M. Carter s’efforce de rassurer se concitoyens
sur les conséquences de son programme énergétique


Washington. - M. Carter a tenté une fois de plus, au cours de sa conférence de presse télévisée de vendredi, de mobiliser l’opinion à l’appui de son programme énergétique. Le président, qui est apparu trois fois sur le petit écran au cours de cette "semaine de l’énergie", qui avait commencé par une "causerie au coin du feu", a reconnu lui-même que sa " campagne d’éducation" avait atteint un point de saturation. Le conditionnement de l’opinion ne fait pourtant que commencer.

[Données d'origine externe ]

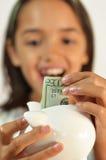 dziewczyna przyszłościowy pieniądze ratuje niektóre obraz stock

La maison Blanche prépare une nouvelle campagne de relations publiques s’étendant sur six mois à un an. L’objectif essentiel est de pousser à l’action un Congrès qui, dans le passé, a toujours manifesté une exceptionnelle force d’inertie quand il avait à se prononcer sur des mesures restrictives en matière d’énergie. Il est douteux cependant que le Congrès arrive, d’ici à la fin de l’année, à adopter la législation nécessaire pour la mise à exécution du plan Carter.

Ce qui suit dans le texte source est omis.